Impresa giallorossa. Per la ottava volta nella sua storia, la Roma è arrivata a una semifinale internazionale. Ci sarà tempo per chiedere di meglio al gioco, per pensare al Manchester United e alla voglia di rivincita per quel 7-1 del 2007, ad alimentare sogni e ad esorcizzare fantasmi. L’Olimpico, stavolta, è solo l’emozionante culla della squadra del risorto Paulo Fonseca, che supera il turno grazie a un 1-1 santificato dalle reti di Brobbey e soprattutto di Dzeko.

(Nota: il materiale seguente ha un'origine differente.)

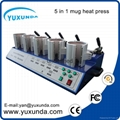 5 in1 combo mug heat press machine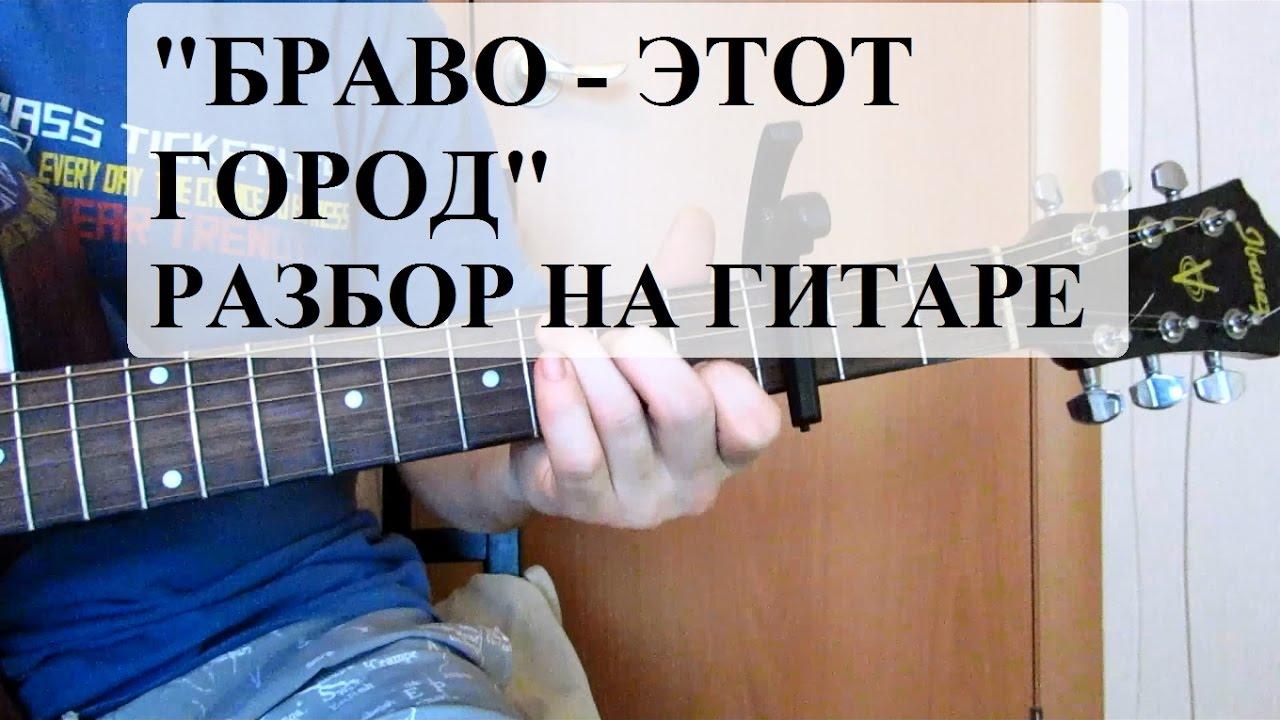 'Браво - Этот город' как играть на гитаре. Видеоурок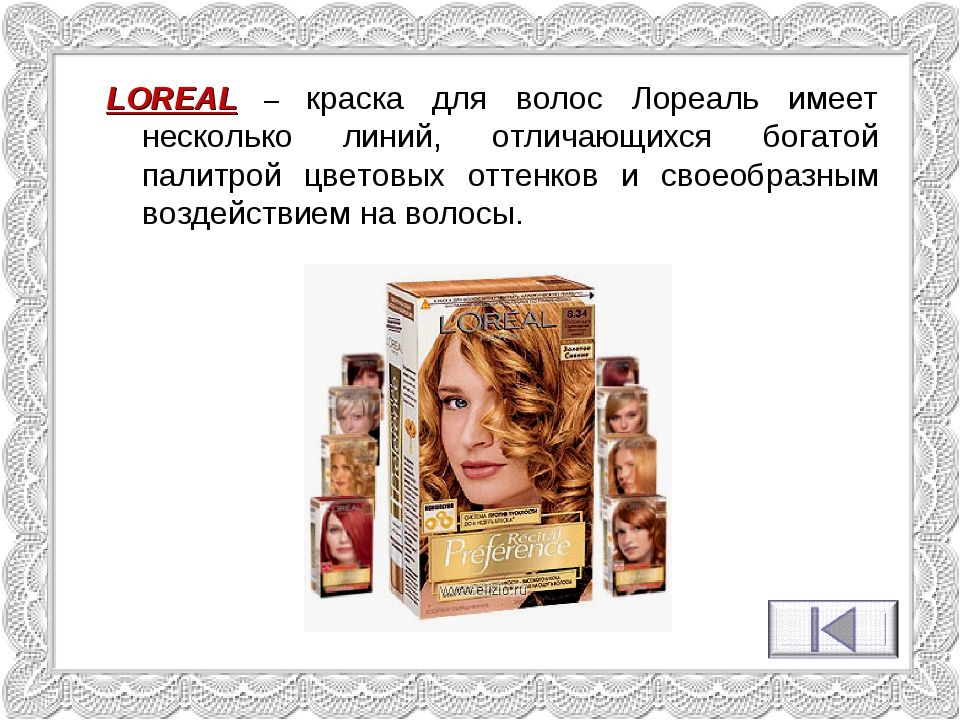 LOREAL – краска для волос Лореаль имеет несколько линий, отличающихся богатой...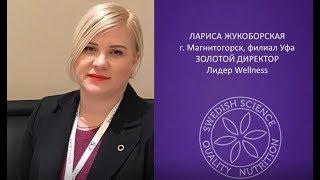 13 09 17 Лидер Wellness Лариса Жукоборская г Магнитогорск Золотой директор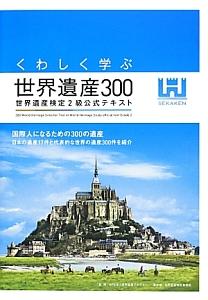 くわしく学ぶ 世界遺産300 世界遺産検定2級公式テキスト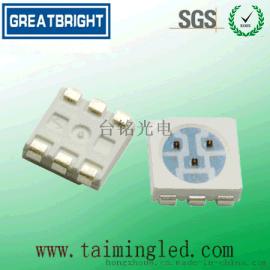 台铭光电5050红外线发射管850NM/940NM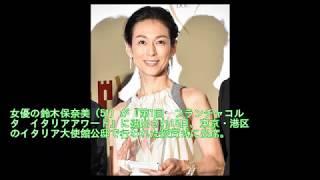 鈴木保奈美、夫の石橋貴明と『みなおか』終了報道の会話「全然しない」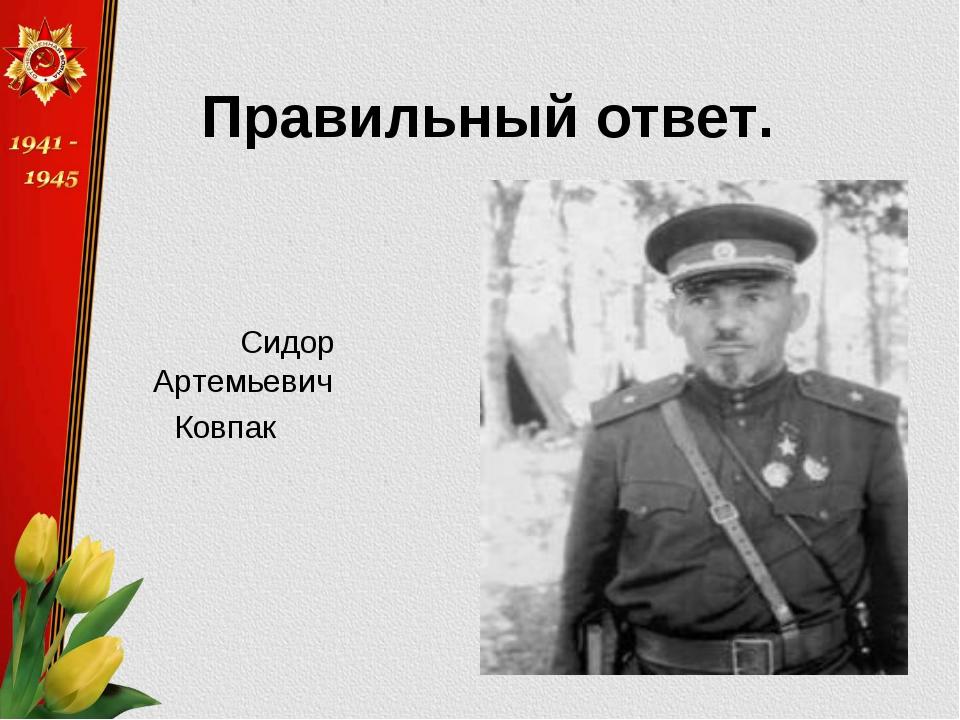 Правильный ответ. Сидор Артемьевич Ковпак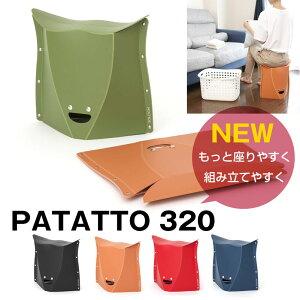 【2個で送料無料】【4個でプレゼントもらえる!】 パタット320 PATATTO-320 新型パタット 折りたたみ椅子 運動会 おしゃれ バーベキュー 運動会 キャンプ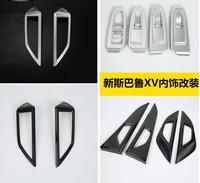 High Quality For Subaru XV 2018 Luxurious Chrome Cover Trim Set 2018 No Rust Accessories Stickers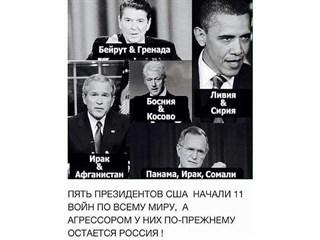 «Крымская декларация» Госдепа как яркий образец двойных стандартов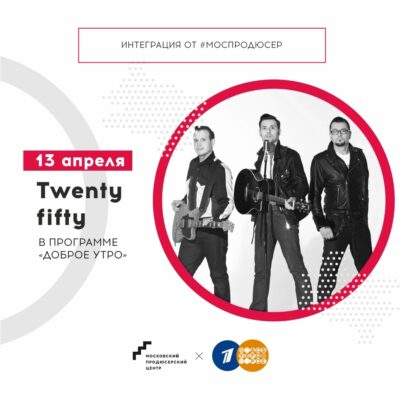 "Группа ""Twenty Fifty"" в эфире 1 канала"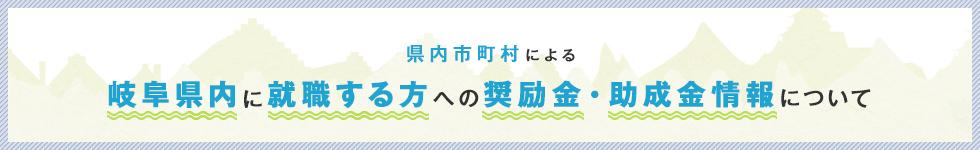 県内市町村による 岐阜県内に就職する方への奨励金・助成金情報について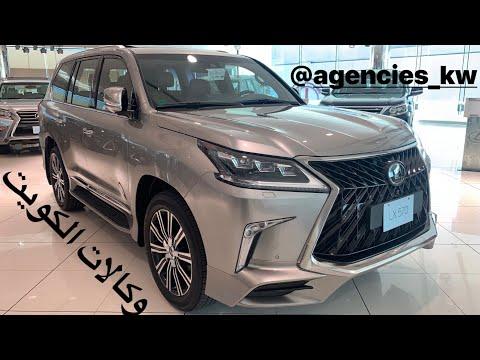 لكزس LX570 2020 الساير ابداع اليابان وارد الكويت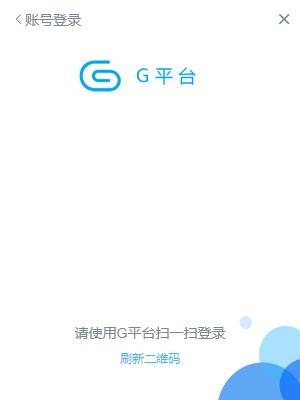 格力G平台客户端截图1
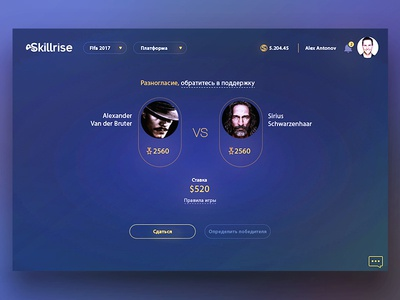 Argue. Game Competition. winner platform player versus competition tournament game play betting bet argue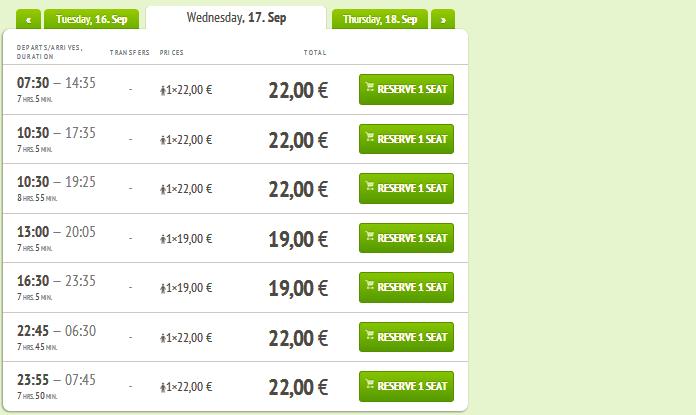 расписание автобусов мюнхен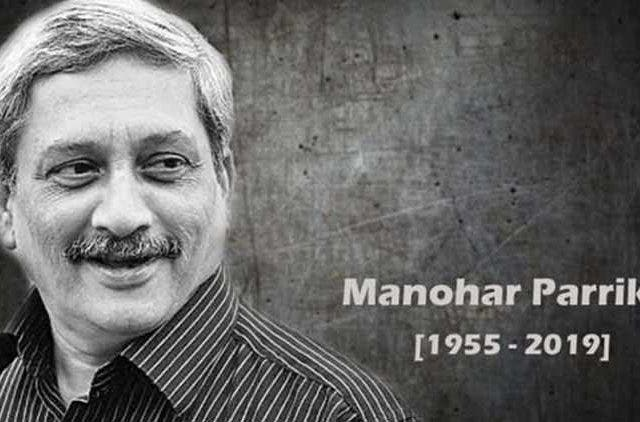 Goa-Manohar-Parrikar-BJP-Chief-Minister-Defence-Minister-Videos-DKODING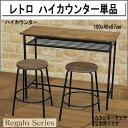 レトロ風 カウンターテーブル100 バーカウンター 幅100高さ87cm(rht-1000)ds971-3[送料無料][te]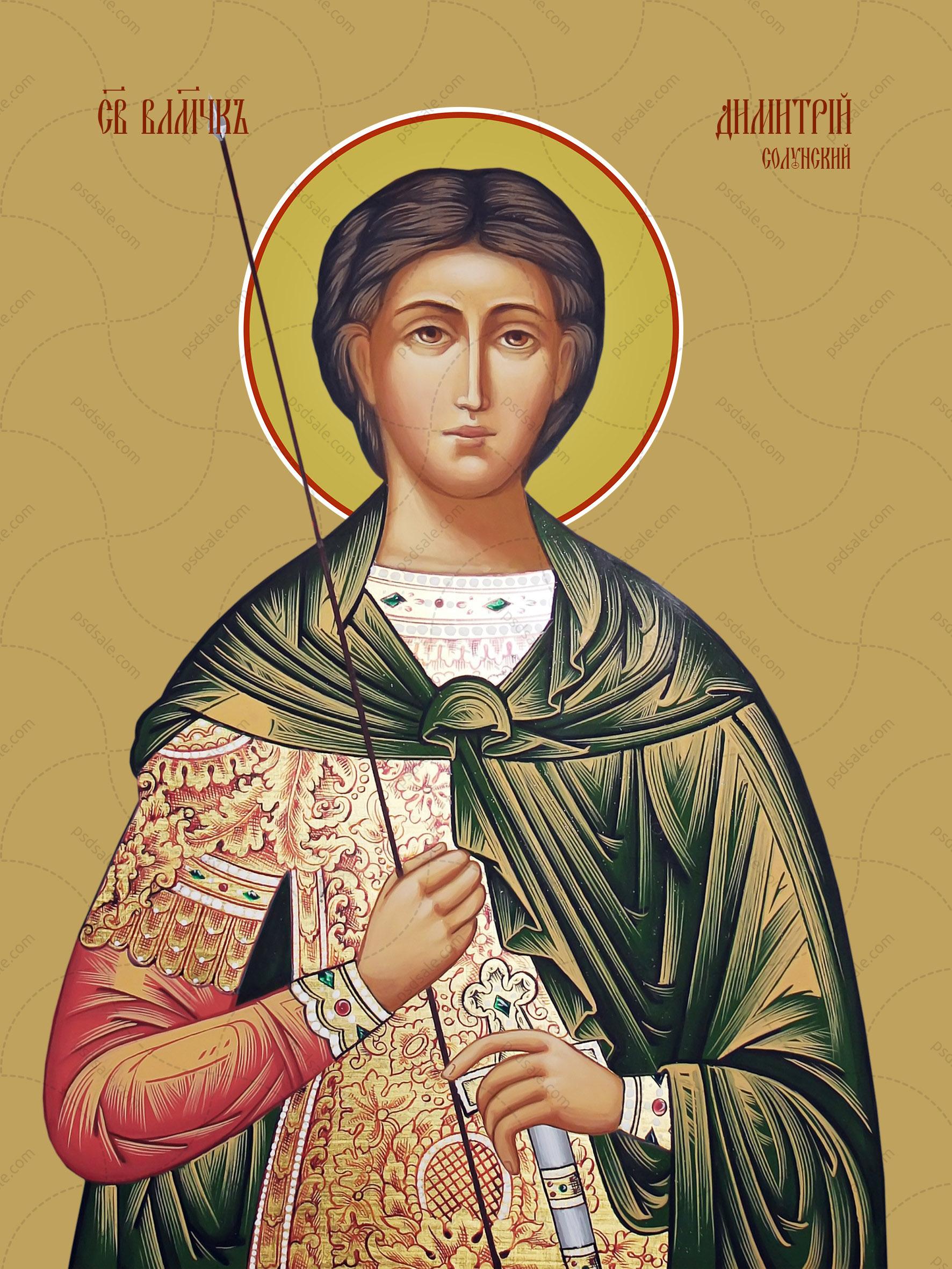 Дмитрий Солунский, великомученик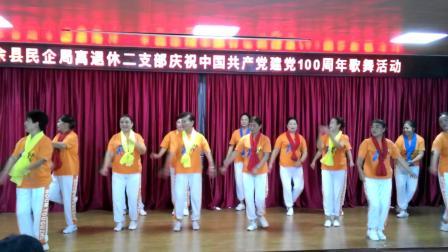歌舞:没有共产党就没有新中国(牡丹亭一队演出)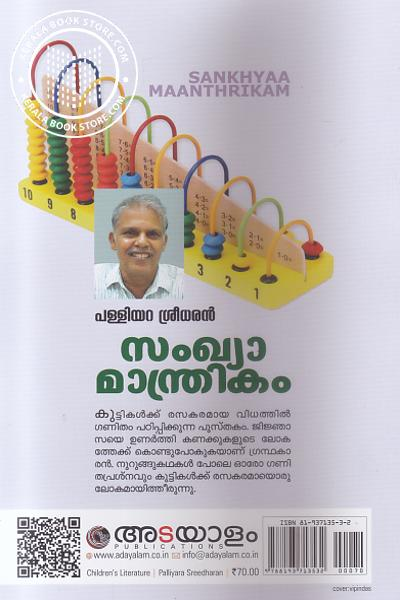 back image of സംഖ്യാമാന്ത്രികം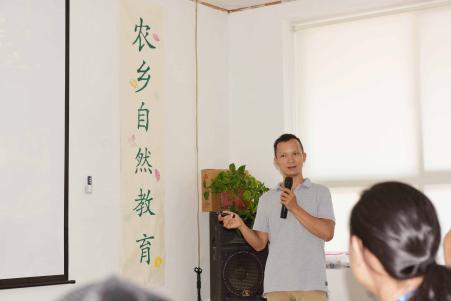 2019首届乡村与农场自然教育论坛在天津市一芳田童趣农庄举行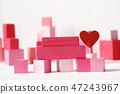 Pink and red blocks with hearts 47243967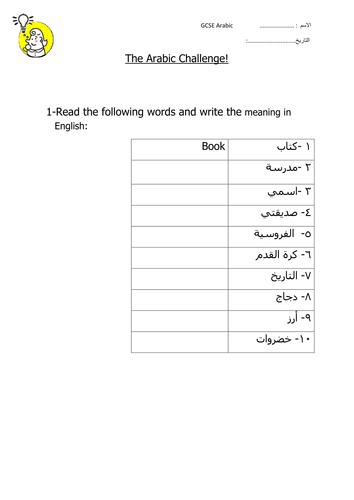 arabic gcse revision by alkhazragi teaching resources. Black Bedroom Furniture Sets. Home Design Ideas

Il piano gara è chiaro: squadra corta, palla agli olandesi e aggressioni rapide solo quando l’Ajax gioca all’indietro. Ne viene fuori un primo tempo con un possesso palla avversario superiore al 73% e una differenza nel numero di passaggi impressionante: 329 a 126. Problemi? Quasi nessuno. La partita, però, diventa rock già al 4’ della ripresa.
L’idea dell’Ajax è semplice: invece della ragnatela, perché non verticalizzare dal basso? Lo fa subito Schuurs per il neo entrato baby Brobbey, classe 2002, che s’infila tra Cristante e Mancini, scavalcando Lopez, uscito male. È il vantaggio olandese e la Roma sbanda, e per poco Alvarez non ne approfitta per il bis. In realtà, all’11’ gli olandesi raddoppierebbero con Tadic, ma la Var richiama l’arbitro per un fallo iniziale di Tagliafico su Mkhitaryan.
Ma già al 27’ la Roma pareggia in una ripartenza ben innescata da Mkhitaryan, si ritrova Calafiori a galoppare sulla sinistra: il suo cross, deviato da Gravenberch, arriva sui piedi di Dzeko, che segna il 117° gol in giallorosso, con una zampata sotto misura. Quanto basta perché il fischio finale sia liberatorio, come le lacrime di Mancini sul prato. Bene così. La Roma può essere discussa, ma ora è fra le grandi d’Europa.